Я полагаю, что мы встречаем их по всему миру, ибо много в мире дорог, ведущих в никуда, и глухих тупиков отчаяния и тоски. Попадают в них и чехи, и немцы, и евреи, и бразильцы — раса и национальность тут ни при чем, не она отмечает их своей печатью. Люди эти принадлежат к особой касте. Если же ты, друг мой, хочешь понять, что такое чехи, кто они и каковы они, советую тебе прочесть роман Ярослава Гашека о похождениях бравого солдата Швейка. Вот уж в ком запечатлелись черты чешского национального характера — по видимости наивного, лукавого и великодушного, бесстрашного без кичливости, серьезного, но не сурового, посмеивающегося, а не хохочущего до упаду. Бессмертный образ создал Гашек — не часто удается романисту с таким изяществом и прозорливостью воплотить свой народ в образе одного персонажа, сделать так, что Богемия и Моравия узнали себя как в зеркале.

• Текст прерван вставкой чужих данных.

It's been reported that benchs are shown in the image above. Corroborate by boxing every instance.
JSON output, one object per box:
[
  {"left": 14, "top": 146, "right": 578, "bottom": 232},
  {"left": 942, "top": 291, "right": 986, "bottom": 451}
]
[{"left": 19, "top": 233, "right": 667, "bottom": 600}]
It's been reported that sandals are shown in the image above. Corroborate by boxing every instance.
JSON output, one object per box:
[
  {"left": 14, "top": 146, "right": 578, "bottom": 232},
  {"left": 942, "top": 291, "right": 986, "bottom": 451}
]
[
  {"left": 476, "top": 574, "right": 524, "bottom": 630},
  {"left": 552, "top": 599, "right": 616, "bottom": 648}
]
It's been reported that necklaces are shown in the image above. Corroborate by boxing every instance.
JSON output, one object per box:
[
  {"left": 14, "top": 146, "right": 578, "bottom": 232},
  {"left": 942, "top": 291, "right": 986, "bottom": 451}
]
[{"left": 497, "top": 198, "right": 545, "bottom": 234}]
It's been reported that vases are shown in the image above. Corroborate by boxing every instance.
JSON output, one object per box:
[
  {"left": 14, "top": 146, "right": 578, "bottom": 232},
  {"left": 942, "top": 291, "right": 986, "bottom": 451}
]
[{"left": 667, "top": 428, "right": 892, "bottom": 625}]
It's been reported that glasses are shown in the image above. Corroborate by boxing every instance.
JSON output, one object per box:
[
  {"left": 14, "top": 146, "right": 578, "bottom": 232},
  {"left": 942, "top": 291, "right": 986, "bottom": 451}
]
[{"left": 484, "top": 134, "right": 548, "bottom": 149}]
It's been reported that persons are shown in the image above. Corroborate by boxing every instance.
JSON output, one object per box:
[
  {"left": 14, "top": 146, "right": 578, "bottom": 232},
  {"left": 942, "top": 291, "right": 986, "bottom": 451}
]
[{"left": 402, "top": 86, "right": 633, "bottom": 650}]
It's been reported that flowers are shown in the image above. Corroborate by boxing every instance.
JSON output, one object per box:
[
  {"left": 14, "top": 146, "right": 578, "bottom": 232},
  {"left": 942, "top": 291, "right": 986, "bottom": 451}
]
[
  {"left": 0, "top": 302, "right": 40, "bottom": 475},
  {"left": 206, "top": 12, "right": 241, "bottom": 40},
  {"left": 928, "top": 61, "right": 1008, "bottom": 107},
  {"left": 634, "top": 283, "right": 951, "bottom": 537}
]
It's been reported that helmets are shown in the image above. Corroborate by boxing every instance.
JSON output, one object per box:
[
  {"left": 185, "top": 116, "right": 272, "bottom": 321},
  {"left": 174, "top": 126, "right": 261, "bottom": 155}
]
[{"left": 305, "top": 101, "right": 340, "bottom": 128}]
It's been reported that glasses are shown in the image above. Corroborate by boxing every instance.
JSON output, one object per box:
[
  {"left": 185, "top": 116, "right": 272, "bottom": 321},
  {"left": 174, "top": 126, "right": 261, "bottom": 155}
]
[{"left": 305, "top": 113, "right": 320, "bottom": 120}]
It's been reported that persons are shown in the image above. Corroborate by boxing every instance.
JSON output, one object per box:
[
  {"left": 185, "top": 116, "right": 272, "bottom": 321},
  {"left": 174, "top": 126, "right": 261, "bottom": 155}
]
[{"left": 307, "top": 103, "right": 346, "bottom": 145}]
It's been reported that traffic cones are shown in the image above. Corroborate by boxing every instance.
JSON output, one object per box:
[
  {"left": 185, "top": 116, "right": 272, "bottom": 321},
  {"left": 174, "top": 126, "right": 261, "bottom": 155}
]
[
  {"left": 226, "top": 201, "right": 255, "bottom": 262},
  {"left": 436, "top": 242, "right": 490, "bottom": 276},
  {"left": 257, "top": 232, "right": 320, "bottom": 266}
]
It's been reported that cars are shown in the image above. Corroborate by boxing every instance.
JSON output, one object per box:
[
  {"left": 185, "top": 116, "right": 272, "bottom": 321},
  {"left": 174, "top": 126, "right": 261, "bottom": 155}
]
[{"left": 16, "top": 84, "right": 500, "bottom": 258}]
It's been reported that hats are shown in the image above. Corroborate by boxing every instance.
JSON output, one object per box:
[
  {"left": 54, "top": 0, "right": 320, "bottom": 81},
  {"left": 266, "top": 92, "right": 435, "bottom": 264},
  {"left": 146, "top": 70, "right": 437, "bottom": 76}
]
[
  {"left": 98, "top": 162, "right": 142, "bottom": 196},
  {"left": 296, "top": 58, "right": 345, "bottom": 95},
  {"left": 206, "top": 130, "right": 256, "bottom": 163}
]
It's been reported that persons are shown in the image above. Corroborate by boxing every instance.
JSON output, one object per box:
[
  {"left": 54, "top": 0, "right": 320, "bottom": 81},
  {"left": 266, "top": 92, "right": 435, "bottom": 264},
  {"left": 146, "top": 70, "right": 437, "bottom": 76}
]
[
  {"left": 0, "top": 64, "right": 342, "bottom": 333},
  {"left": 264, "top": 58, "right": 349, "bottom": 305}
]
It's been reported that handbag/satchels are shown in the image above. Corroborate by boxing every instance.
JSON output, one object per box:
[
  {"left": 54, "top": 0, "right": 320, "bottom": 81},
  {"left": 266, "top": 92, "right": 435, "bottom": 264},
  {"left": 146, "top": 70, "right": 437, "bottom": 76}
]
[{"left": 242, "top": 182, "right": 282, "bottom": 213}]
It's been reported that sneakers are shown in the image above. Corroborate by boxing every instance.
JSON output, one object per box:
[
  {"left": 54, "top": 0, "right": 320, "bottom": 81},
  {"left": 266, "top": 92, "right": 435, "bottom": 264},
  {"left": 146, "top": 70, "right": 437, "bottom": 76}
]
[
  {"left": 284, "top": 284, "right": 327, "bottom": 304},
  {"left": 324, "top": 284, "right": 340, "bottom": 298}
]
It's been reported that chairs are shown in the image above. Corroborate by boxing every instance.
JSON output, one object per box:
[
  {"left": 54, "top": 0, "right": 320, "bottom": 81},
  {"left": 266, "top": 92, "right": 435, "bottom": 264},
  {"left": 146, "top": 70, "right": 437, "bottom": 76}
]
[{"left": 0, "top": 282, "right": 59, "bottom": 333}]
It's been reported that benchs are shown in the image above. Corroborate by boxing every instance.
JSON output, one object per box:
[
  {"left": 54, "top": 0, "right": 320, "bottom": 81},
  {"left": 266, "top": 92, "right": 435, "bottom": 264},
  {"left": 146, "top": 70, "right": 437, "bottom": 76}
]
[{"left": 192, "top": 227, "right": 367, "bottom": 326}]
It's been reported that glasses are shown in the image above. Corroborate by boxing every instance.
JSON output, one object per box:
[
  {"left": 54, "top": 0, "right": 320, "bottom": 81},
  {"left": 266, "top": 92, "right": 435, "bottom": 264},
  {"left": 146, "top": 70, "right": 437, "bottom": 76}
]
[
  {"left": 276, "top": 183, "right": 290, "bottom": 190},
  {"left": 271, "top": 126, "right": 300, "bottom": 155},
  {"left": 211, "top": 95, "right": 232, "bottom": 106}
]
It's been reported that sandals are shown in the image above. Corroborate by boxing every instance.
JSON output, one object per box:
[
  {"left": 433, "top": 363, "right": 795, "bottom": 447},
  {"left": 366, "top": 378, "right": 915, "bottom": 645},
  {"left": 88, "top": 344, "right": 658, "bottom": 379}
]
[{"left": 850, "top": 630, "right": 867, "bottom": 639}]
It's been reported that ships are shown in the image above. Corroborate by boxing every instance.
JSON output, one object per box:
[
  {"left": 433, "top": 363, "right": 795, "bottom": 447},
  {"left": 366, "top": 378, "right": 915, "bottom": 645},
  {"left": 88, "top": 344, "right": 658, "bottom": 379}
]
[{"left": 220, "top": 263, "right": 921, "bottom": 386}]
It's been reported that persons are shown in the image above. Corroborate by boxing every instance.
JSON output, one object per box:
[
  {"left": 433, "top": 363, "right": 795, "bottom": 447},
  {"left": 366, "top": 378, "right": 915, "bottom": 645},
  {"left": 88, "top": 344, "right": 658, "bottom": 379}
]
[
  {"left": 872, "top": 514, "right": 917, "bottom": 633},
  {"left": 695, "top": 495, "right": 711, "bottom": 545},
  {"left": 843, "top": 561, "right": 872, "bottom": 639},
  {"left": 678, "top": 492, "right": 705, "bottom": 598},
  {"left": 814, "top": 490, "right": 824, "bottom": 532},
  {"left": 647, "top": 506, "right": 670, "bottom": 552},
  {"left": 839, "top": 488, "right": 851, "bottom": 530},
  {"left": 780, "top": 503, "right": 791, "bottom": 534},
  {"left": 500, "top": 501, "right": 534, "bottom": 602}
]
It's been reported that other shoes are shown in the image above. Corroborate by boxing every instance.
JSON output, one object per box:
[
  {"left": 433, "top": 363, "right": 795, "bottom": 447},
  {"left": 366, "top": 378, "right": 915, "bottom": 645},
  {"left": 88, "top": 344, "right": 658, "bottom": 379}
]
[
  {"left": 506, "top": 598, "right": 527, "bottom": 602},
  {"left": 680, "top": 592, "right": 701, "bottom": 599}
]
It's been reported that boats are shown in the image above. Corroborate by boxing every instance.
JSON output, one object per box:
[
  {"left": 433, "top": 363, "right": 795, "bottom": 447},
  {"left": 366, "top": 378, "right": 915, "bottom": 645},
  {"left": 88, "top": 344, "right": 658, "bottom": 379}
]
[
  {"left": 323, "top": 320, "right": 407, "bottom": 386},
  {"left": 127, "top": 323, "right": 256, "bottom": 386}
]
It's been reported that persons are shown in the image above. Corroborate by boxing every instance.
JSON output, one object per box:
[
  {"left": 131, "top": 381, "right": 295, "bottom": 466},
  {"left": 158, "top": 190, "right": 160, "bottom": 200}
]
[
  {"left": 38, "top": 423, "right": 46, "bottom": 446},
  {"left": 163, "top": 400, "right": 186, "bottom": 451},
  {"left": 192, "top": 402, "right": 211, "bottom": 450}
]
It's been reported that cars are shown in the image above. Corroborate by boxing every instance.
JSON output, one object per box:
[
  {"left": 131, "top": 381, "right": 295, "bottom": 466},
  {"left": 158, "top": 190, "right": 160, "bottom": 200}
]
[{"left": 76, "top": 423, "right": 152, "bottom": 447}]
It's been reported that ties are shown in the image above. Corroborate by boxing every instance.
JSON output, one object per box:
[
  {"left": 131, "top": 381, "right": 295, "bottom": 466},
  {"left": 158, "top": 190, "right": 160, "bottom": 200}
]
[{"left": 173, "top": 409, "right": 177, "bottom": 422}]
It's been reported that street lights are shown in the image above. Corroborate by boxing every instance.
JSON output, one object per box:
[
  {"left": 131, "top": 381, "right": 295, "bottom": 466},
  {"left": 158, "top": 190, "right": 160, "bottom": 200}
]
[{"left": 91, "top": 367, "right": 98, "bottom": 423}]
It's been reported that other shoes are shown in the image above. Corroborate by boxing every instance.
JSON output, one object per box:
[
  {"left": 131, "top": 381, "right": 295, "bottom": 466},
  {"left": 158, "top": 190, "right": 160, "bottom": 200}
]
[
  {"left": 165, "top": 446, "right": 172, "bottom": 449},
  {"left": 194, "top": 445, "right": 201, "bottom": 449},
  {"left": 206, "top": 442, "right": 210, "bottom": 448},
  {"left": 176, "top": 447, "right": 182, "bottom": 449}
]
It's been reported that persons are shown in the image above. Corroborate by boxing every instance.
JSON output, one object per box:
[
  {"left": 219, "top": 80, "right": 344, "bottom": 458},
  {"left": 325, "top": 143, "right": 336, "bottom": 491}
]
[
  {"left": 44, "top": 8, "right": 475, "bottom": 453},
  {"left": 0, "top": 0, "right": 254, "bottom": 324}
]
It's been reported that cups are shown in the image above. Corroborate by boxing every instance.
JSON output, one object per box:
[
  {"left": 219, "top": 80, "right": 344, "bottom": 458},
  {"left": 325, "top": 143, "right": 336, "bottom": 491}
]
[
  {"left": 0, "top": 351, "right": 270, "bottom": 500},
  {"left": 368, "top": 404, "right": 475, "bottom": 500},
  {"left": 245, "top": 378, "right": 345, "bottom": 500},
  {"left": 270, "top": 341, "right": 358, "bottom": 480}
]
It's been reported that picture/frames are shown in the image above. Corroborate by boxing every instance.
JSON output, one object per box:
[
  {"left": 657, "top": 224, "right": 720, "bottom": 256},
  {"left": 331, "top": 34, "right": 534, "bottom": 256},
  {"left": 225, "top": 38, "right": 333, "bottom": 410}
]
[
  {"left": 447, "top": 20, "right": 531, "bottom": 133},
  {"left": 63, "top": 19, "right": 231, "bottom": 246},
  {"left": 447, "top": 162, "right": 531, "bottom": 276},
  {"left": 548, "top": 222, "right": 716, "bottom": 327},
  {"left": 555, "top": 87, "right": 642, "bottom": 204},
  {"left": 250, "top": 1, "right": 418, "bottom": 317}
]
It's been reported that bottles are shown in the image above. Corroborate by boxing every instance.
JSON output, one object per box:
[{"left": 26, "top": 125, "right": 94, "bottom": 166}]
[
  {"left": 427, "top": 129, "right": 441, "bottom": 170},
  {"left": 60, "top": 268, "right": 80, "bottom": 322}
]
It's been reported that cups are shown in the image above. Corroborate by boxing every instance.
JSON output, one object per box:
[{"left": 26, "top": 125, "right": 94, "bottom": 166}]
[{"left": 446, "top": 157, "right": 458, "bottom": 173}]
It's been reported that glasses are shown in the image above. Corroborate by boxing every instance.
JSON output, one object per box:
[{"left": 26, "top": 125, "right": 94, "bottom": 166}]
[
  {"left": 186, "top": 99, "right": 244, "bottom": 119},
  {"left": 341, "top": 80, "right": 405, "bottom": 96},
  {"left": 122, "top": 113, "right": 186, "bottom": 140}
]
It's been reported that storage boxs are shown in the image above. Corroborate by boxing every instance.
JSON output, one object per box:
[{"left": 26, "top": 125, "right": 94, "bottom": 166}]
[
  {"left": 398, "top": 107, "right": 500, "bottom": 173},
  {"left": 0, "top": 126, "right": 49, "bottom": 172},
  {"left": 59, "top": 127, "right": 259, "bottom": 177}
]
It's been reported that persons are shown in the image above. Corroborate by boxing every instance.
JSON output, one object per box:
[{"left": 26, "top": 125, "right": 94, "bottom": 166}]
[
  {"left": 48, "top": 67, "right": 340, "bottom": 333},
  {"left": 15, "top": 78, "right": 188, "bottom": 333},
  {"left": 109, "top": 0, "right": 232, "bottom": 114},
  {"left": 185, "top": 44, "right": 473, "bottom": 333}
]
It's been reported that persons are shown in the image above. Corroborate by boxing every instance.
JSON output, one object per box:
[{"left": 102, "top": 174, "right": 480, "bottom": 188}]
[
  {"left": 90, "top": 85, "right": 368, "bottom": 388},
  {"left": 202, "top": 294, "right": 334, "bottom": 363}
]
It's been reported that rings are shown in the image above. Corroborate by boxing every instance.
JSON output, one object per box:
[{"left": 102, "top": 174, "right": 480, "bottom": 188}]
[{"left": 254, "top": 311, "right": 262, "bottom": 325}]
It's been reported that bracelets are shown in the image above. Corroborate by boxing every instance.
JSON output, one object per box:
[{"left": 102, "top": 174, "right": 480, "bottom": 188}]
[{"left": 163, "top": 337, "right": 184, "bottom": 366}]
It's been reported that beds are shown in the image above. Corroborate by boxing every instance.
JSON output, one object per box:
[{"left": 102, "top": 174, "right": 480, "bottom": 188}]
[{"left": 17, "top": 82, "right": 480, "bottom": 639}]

С этими словами я и послал Тати французский перевод «Швейка». Если же кто еще не успел прочесть этого нового «Дон Кихота», советую сделать это как можно скорее — поверьте, не пожалеете. И еще сильнее полюбите вы Гашека, если повезет и найдете на прилавках книжных магазинов еще одну его книжку, в которой он рассказывает, как в 1919 году был политическим комиссаром в Красной Армии, в героические и романтические времена русской революции. Хватает на этих страницах и едкой сатиры, и пылкой солидарности…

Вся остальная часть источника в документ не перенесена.